In 1882, when Zionist activity began, there were about 25,000 Jews in Palestine. By 1922, the Yishuv, or Jewish community in Palestine, had a population of 84,000. The national income was $8 million, or almost $1,500 per capita; by 1945, the Jewish population of Palestine was 550,000, and the national income had reached $147 million, or approximately $2,678 per capita, in constant prices and exchange rates. This was achieved under Ottoman and then British rule. In 1948, Israel declared its independence and was invaded by all of its neighbors. The war of independence left it without resources to absorb the huge immigration – its raison d’être – that arrived immediately following the war. Between 1950 and 2009, Israel’s GDP rose 34-fold, and its GDP per capita increased almost sixfold in real terms. By 2009, the population reached 7.4 million, the national income was almost $203 billion, and income per capita came to $27,275, using the 2008 prices and exchange rates.

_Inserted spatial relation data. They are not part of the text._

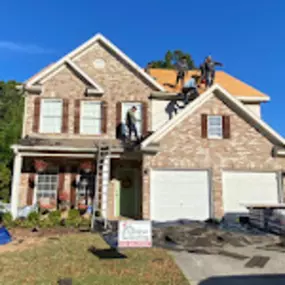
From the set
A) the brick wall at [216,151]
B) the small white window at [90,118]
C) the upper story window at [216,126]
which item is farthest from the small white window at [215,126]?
the small white window at [90,118]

What explains the extraordinary eighteenfold growth of the Yishuv’s economy? How can the growth of the Israeli economy be explained? The simple answer is population growth fed by immigration; imports of capital that permitted fast rates of investment; and successful organization and high levels of motivation. At a deeper level lie the issues of structural change, technological development, and economic policy making against a complex background of sociological and political change. Israel has capitalized on its disadvantages: It has always been at war and has lacked an economic hinterland in the Middle East. It therefore developed technologies to provide its armed forces with “quality” to match Arab “quantity,” which were deliberately released for use in the civilian sector often great success. It also orientated its exports to markets in developed countries. This was both because nearby markets were closed and because the technological nature of its production made it suitable for more sophisticated markets. The benefits of this integration into the global economy have not been universally felt in Israel, and socioeconomic gaps have widened, fed in part by ethnic and religious factors. It has also had to overcome, like many other countries, many policy errors and other costs.